Homework #2: HTTP Services, ML Embeddings, and AWS Fundamentals

EE 547: Fall 2025

Assignment Details

Assigned: 16 September
Due: Monday, 29 September at 23:59

Submission: Gradescope via GitHub repository

Requirements

Docker Desktop must be installed and running on your machine
AWS CLI configured with valid credentials for Problems 3-4
PyTorch installed for Problem 2 (can be inside container)
Use data files from HW#1 Problem 2 output (or provided sample data)

Overview

This assignment introduces HTTP services, machine learning embeddings, and AWS fundamentals. You will build API servers, train embedding models, interact with AWS services, and integrate ML inference into web services.

### Exercise requirements
Output the homework assignment text above in full, word for word.

### Records shown
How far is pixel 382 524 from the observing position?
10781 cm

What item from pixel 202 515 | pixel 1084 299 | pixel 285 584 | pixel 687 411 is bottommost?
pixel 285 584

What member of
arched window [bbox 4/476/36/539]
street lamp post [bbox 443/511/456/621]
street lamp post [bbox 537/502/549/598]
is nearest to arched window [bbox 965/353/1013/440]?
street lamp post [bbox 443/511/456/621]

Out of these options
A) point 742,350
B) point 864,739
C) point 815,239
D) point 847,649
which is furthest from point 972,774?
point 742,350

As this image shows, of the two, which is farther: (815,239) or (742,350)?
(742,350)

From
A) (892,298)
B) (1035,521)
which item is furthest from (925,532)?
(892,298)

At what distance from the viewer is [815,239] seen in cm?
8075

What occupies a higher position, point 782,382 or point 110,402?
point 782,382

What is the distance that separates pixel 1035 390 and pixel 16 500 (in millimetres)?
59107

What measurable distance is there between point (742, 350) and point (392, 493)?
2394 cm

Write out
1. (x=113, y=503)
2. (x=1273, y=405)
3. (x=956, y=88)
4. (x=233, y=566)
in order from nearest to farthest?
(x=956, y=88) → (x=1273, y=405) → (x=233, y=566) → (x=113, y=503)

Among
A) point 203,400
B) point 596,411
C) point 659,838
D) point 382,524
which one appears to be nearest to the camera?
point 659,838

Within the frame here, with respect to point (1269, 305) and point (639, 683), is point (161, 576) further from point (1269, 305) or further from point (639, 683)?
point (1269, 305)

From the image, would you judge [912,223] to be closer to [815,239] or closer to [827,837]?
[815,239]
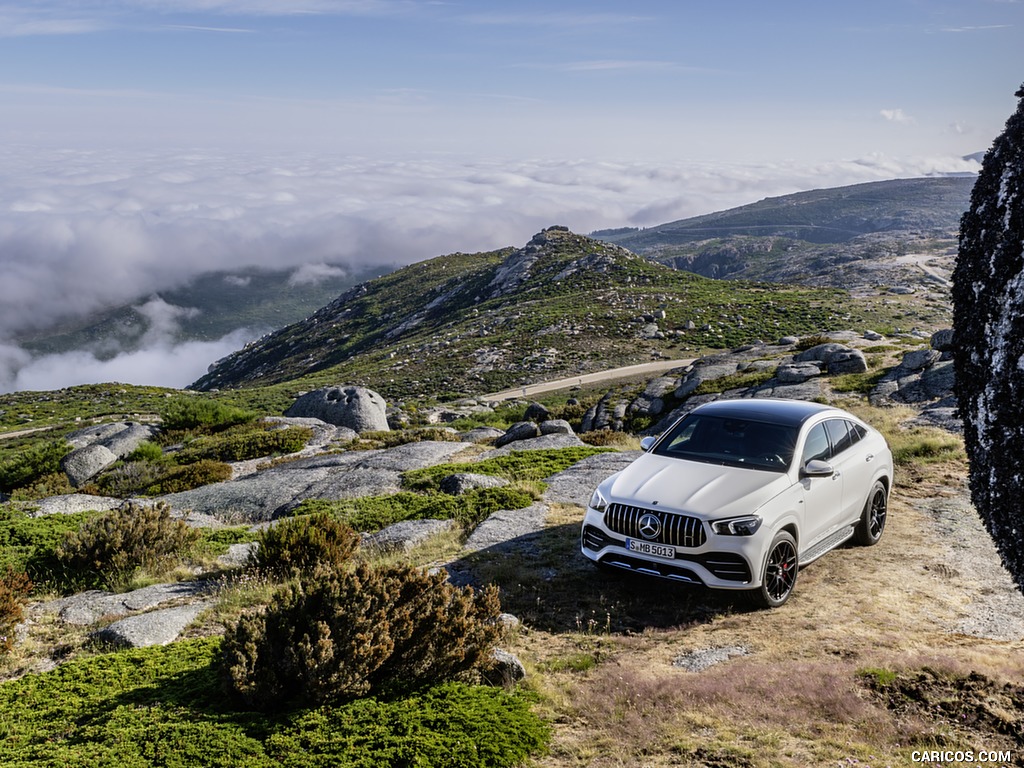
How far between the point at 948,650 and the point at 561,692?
152 inches

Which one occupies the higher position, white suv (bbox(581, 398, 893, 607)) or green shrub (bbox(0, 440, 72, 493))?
white suv (bbox(581, 398, 893, 607))

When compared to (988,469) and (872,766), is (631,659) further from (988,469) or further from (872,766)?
(988,469)

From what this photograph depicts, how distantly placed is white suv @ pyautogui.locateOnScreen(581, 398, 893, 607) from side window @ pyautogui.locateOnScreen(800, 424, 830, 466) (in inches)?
0.7

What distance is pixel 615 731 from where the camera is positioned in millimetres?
5488

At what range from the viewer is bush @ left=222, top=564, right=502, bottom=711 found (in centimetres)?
569

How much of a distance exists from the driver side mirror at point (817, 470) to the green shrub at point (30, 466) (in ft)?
72.3

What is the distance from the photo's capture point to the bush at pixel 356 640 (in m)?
5.69

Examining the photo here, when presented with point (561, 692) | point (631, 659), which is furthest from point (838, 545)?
point (561, 692)

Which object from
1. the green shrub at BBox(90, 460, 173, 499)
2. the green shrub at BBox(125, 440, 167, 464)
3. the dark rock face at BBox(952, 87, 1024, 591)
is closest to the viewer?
the dark rock face at BBox(952, 87, 1024, 591)

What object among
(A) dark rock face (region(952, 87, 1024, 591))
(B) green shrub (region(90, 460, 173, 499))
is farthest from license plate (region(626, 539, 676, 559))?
(B) green shrub (region(90, 460, 173, 499))

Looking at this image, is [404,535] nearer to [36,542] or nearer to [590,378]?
[36,542]

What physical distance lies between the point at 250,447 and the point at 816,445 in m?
17.5

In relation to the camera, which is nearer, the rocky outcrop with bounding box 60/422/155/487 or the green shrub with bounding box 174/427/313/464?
the green shrub with bounding box 174/427/313/464

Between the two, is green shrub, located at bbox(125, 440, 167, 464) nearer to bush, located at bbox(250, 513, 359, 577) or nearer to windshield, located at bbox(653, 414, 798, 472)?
bush, located at bbox(250, 513, 359, 577)
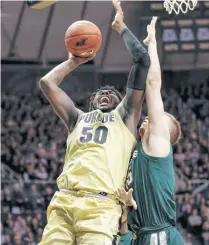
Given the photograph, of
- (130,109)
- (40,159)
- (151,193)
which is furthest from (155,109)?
(40,159)

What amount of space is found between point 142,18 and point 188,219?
6.43 meters

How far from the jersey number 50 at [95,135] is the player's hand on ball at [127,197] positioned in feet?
1.32

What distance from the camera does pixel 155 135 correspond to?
4.66 m

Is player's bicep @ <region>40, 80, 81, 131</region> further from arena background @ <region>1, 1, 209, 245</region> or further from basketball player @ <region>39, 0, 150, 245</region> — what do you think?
arena background @ <region>1, 1, 209, 245</region>

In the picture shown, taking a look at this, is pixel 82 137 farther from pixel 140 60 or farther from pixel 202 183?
pixel 202 183

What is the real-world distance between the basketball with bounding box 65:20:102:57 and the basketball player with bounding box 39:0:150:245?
8 cm

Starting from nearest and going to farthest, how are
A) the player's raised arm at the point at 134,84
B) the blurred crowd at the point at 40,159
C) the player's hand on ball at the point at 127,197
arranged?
the player's hand on ball at the point at 127,197, the player's raised arm at the point at 134,84, the blurred crowd at the point at 40,159

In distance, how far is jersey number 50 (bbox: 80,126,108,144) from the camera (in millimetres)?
4738

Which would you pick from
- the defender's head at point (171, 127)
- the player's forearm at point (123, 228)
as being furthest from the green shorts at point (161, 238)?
the defender's head at point (171, 127)

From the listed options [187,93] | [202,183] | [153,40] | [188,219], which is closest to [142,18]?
[187,93]

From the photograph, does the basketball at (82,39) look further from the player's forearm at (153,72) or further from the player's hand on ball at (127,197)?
the player's hand on ball at (127,197)

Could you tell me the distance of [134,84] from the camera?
15.6ft

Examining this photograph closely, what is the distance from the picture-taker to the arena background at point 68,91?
1403cm

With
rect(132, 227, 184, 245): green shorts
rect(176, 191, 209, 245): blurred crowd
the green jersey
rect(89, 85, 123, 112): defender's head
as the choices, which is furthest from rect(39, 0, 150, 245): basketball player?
rect(176, 191, 209, 245): blurred crowd
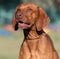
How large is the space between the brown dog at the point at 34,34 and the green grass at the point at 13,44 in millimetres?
3029

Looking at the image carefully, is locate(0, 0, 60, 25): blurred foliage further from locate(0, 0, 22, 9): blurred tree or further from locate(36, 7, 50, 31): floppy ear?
locate(36, 7, 50, 31): floppy ear

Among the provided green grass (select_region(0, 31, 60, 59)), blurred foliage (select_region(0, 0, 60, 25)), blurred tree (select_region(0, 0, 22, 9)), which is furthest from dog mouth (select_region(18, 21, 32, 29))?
blurred tree (select_region(0, 0, 22, 9))

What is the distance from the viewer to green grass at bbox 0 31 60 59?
328 inches

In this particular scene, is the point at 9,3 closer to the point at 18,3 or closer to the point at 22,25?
the point at 18,3

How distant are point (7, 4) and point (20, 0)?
1.06ft

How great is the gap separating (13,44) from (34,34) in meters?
3.78

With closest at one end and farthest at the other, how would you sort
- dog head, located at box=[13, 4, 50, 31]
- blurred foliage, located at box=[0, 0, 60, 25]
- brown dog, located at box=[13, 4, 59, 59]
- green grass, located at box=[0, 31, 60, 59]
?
dog head, located at box=[13, 4, 50, 31]
brown dog, located at box=[13, 4, 59, 59]
green grass, located at box=[0, 31, 60, 59]
blurred foliage, located at box=[0, 0, 60, 25]

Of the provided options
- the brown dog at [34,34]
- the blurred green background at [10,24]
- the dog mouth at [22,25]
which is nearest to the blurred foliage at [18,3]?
the blurred green background at [10,24]

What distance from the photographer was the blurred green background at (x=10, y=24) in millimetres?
8742

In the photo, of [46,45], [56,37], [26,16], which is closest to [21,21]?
[26,16]

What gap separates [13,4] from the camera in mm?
9445

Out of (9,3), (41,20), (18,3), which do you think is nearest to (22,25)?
(41,20)

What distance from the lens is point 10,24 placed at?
9.48 meters

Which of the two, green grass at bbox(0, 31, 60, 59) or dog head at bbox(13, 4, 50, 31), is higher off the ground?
dog head at bbox(13, 4, 50, 31)
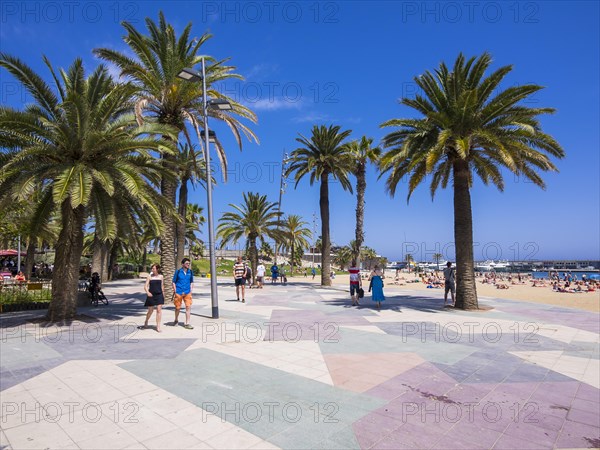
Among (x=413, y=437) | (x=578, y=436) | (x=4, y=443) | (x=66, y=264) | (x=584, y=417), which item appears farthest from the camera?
(x=66, y=264)

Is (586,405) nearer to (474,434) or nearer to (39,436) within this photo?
(474,434)

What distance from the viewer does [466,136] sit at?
44.3ft

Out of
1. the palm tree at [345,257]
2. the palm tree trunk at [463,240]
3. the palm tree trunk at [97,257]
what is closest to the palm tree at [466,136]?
the palm tree trunk at [463,240]

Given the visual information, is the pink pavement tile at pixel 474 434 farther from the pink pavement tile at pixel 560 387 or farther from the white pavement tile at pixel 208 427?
the white pavement tile at pixel 208 427

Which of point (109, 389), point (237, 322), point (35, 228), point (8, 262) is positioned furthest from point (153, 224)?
point (8, 262)

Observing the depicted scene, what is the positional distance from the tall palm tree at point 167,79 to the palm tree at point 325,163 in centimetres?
1024

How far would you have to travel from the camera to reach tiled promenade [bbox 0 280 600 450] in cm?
406

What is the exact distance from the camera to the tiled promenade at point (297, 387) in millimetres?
4059

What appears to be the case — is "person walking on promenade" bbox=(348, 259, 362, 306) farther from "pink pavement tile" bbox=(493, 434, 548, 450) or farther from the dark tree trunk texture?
"pink pavement tile" bbox=(493, 434, 548, 450)

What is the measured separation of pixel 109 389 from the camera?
5266 millimetres

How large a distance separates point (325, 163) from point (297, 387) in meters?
20.8

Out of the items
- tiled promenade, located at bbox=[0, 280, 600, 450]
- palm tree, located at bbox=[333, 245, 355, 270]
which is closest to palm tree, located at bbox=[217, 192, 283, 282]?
tiled promenade, located at bbox=[0, 280, 600, 450]

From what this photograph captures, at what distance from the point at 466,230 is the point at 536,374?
8353 mm

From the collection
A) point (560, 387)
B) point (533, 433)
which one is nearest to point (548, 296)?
point (560, 387)
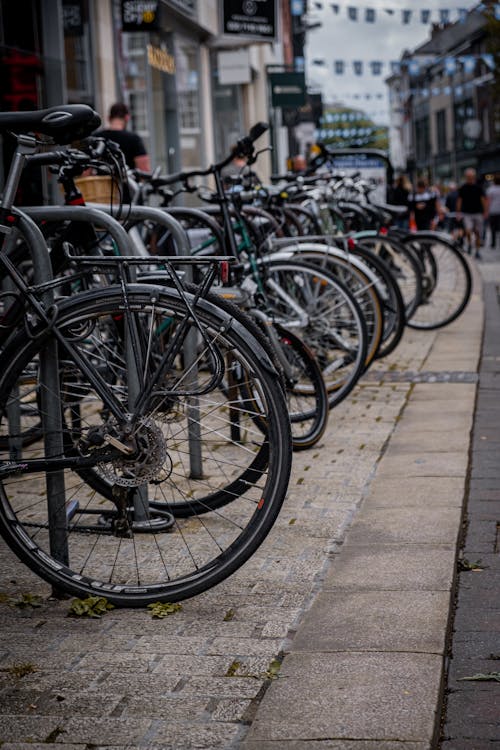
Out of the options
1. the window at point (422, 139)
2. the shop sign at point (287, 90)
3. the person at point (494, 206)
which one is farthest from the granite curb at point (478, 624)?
the window at point (422, 139)

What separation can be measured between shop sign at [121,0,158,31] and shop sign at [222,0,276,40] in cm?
587

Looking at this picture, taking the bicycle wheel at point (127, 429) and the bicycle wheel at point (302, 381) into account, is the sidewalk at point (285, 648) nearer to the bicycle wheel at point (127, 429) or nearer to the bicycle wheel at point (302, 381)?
the bicycle wheel at point (127, 429)

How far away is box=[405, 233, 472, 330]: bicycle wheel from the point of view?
429 inches

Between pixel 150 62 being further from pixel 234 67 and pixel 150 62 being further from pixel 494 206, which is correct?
pixel 494 206

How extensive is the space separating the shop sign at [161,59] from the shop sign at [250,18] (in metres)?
1.83

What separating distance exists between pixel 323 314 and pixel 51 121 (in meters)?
3.24

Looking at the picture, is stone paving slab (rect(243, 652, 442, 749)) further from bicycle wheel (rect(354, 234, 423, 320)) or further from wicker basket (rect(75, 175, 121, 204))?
bicycle wheel (rect(354, 234, 423, 320))

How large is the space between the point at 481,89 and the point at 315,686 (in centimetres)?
Result: 8020

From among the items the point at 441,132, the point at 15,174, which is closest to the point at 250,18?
the point at 15,174

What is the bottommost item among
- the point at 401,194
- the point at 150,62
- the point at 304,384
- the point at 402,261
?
the point at 304,384

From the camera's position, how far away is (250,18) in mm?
20047

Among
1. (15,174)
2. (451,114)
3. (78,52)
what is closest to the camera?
(15,174)

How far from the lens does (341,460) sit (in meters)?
5.63

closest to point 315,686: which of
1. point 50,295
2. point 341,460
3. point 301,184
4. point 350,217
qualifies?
point 50,295
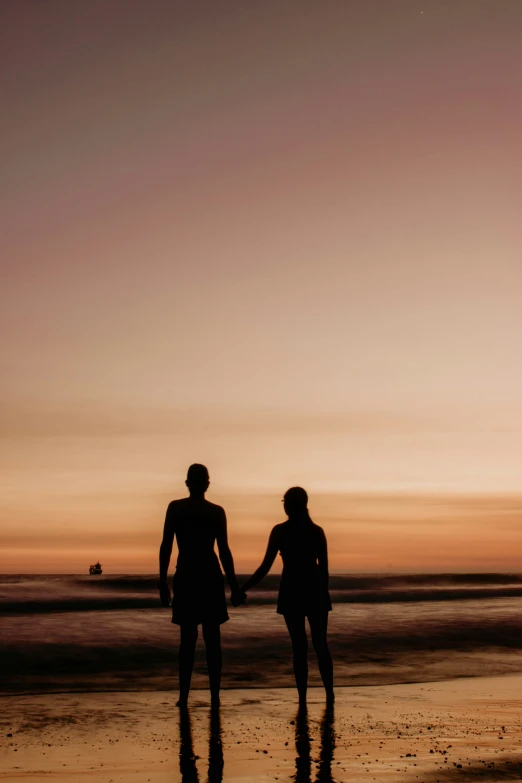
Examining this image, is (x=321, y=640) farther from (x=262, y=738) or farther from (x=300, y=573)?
(x=262, y=738)

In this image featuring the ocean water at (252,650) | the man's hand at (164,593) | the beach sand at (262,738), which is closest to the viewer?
the beach sand at (262,738)

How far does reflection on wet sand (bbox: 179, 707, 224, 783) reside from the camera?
4.97 m

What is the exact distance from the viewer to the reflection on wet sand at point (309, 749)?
489 centimetres

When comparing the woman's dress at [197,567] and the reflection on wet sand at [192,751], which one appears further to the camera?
the woman's dress at [197,567]

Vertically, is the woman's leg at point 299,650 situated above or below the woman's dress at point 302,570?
below

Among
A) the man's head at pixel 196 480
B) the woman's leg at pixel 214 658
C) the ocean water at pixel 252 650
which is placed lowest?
the ocean water at pixel 252 650

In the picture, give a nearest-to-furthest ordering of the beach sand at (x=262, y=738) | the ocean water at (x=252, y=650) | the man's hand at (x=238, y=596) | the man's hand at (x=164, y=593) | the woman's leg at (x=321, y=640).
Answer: the beach sand at (x=262, y=738), the man's hand at (x=164, y=593), the man's hand at (x=238, y=596), the woman's leg at (x=321, y=640), the ocean water at (x=252, y=650)

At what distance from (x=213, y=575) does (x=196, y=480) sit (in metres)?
0.95

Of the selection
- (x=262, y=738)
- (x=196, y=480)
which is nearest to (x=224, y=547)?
(x=196, y=480)

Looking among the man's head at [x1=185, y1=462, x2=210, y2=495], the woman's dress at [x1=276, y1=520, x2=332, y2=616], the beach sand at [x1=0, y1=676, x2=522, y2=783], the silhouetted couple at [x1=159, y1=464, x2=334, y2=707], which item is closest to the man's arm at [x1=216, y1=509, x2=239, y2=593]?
the silhouetted couple at [x1=159, y1=464, x2=334, y2=707]

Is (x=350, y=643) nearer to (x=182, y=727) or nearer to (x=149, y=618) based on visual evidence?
(x=149, y=618)

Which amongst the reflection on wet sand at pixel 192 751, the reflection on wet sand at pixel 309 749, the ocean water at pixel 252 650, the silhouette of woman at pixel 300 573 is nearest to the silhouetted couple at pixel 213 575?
the silhouette of woman at pixel 300 573

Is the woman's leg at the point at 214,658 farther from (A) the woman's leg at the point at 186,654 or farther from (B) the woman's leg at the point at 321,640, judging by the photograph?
(B) the woman's leg at the point at 321,640

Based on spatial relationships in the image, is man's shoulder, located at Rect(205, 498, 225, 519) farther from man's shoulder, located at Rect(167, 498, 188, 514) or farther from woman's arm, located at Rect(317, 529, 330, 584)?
woman's arm, located at Rect(317, 529, 330, 584)
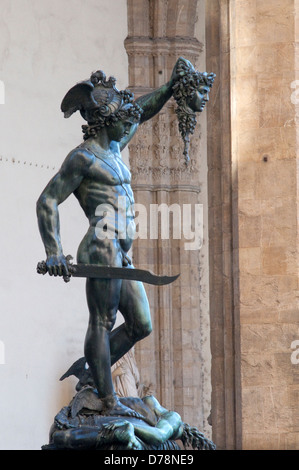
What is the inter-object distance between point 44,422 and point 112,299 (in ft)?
23.7

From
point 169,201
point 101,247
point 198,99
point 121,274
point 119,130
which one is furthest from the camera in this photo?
point 169,201

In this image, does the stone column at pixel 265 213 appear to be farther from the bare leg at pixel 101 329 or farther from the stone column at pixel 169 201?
the stone column at pixel 169 201

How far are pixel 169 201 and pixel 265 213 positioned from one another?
7.27 meters

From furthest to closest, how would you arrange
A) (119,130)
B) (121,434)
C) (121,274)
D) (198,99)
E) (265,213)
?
(265,213) < (198,99) < (119,130) < (121,274) < (121,434)

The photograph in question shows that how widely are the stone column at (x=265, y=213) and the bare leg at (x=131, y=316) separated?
5.25 feet

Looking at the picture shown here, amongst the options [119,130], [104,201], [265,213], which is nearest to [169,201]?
[265,213]

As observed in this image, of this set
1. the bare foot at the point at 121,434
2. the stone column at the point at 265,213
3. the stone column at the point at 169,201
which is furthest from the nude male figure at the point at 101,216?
the stone column at the point at 169,201

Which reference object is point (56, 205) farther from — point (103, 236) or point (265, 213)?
point (265, 213)

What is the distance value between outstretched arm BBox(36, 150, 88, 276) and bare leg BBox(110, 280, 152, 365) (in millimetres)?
489

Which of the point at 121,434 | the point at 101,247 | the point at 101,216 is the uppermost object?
the point at 101,216

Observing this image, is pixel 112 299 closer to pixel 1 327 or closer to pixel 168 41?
pixel 1 327

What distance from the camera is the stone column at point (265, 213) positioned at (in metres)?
10.5

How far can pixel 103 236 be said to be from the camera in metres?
8.98

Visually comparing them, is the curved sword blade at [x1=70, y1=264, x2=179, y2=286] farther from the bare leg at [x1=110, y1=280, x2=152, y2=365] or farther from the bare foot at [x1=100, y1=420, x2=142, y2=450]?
the bare foot at [x1=100, y1=420, x2=142, y2=450]
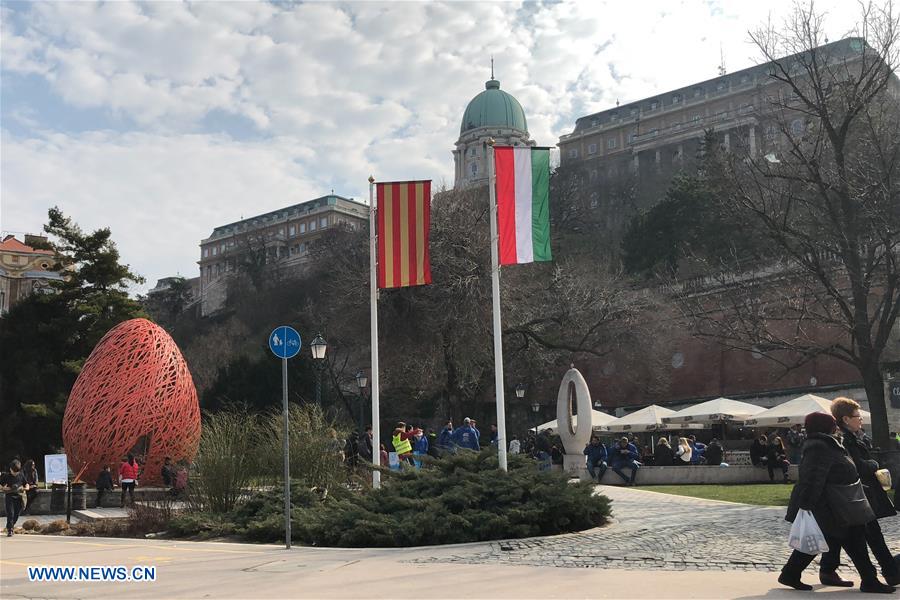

### Answer below
Homework #2: HTTP Services, ML Embeddings, and AWS Fundamentals

EE 547: Fall 2025

Assignment Details

Assigned: 16 September
Due: Monday, 29 September at 23:59

Submission: Gradescope via GitHub repository

Requirements

Docker Desktop must be installed and running on your machine
AWS CLI configured with valid credentials for Problems 3-4
PyTorch installed for Problem 2 (can be inside container)
Use data files from HW#1 Problem 2 output (or provided sample data)

Overview

This assignment introduces HTTP services, machine learning embeddings, and AWS fundamentals. You will build API servers, train embedding models, interact with AWS services, and integrate ML inference into web services.